Instructions:
1 – According to the text on Afghanistan and Pakistan, who first gave Pakistan's support to NATO?
2 – Please extend the text on Afghanistan and Pakistan with a few sentences that pick up after its final one.

Study text:
# # # #

Afghanistan should keep clear until dignified sovereignty, neighborly beneficence and Islamic integrity are established first most among Pakistani elites.
The author meant to disarm ‘groups’, not individuals. For example, disarming ISISK and not pashtun individuals.
The support to NATO was first given by gen, Pervez Musharraf, who is hated by many in Pakistan for this very reason of supporting the NATO because Bush gave him the ultimatum of ‘you are either with us or against us’. The NATO arm twisted Pakistan. Pakistan also had to pay a heavy price of NATO bombings.
The taliban is cautious of Russia and China as much as both of these countries are cautious of the taliban. The taliban being orthodox muslims, understands that on is a primarily christian country and the other one is an atheist. But as the author mentioned, Afghanistan is a landlocked country and needs support from it’s neighbors to develop.
The current Pakistani military-civilian government has indicated many times that the destiny of Pakistan and Afghanistan is essentially tied, there wouldn’t be peace and stability in Pakistan without peace and stability in Afghanistan.

# # # #

Dataset excerpts:
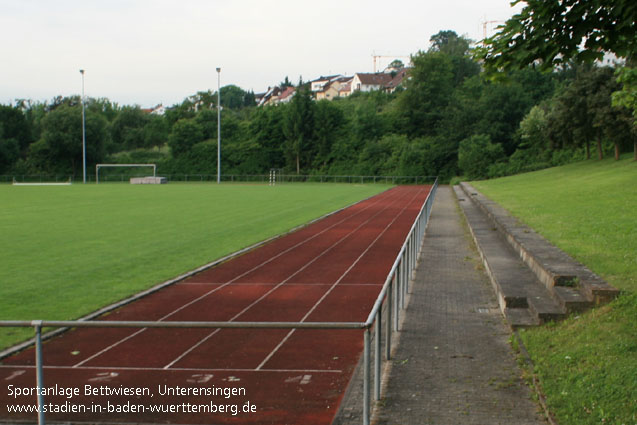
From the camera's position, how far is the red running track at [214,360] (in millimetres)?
5332

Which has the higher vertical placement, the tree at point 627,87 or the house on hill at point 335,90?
the house on hill at point 335,90

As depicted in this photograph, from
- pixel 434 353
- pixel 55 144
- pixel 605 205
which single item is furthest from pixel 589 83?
pixel 55 144

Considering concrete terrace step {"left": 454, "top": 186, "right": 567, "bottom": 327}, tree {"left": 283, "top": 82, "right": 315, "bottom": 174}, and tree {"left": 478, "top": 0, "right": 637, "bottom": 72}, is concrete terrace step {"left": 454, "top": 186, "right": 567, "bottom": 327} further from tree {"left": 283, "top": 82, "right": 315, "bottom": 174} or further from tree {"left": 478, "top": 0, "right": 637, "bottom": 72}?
tree {"left": 283, "top": 82, "right": 315, "bottom": 174}

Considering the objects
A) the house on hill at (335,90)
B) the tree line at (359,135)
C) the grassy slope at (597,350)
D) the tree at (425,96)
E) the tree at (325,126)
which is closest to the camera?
the grassy slope at (597,350)

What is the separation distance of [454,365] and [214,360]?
2600 mm

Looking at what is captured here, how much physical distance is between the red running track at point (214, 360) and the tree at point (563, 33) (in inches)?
161

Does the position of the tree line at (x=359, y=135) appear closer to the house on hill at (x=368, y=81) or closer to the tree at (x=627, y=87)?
the tree at (x=627, y=87)

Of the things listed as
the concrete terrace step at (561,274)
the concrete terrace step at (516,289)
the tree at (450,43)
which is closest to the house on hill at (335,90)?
the tree at (450,43)

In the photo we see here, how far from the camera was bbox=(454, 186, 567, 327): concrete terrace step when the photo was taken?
25.1ft

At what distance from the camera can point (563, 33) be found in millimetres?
7102

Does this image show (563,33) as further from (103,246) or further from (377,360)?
(103,246)

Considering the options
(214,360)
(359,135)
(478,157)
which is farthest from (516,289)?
(359,135)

# # # #

Response list:
1 – General Pervez Musharraf first gave the support to NATO.

2 –
It’s disappointing that Pẹpẹ Escobar endorses this balderdash coming from an apparent fanatic academic.
“I could go on, and appreciate the good will shown by the author, but the key issue is not Taliban or inclusiveness but a perfidious Pakistani neighbor.
Afghanistan should keep clear until dignified sovereignty, neighborly beneficence and Islamic integrity are established first most among Pakistani elites.”
This approach appears to make a lot of sense. The ‘westernized Pakistani elite’ Pakistan appears to be a wedge the Empire has left to continue waging war on Afghanistan/regionally by other means, possibly extending war to other targets by way of Afghanistan.
The related question is the vast amount of weapons reportedly left behind by the Americans. There surely is a calculated reason for that, that is not consistent with the supposed hurried flight of the Americans from Afghanistan leaving massive weaponry behind.
The Taliban must govern in their nationalist ways and programs they see as essential for nationalist development, developed over many years using their party in the process. That is obvious, logical and the only way to go unless the Taliban are prepared to be subverted by ‘inclusiveness’!
Why is the Pakistani role basic in SCO approach? How influential is the Hegemon in SCO Affairs?
Lots of positive noise about the SCO its huge positive potential and independent orientation that locks out the hegemon. Yet the hegemon is likely to be in there somewhere working against SCO development.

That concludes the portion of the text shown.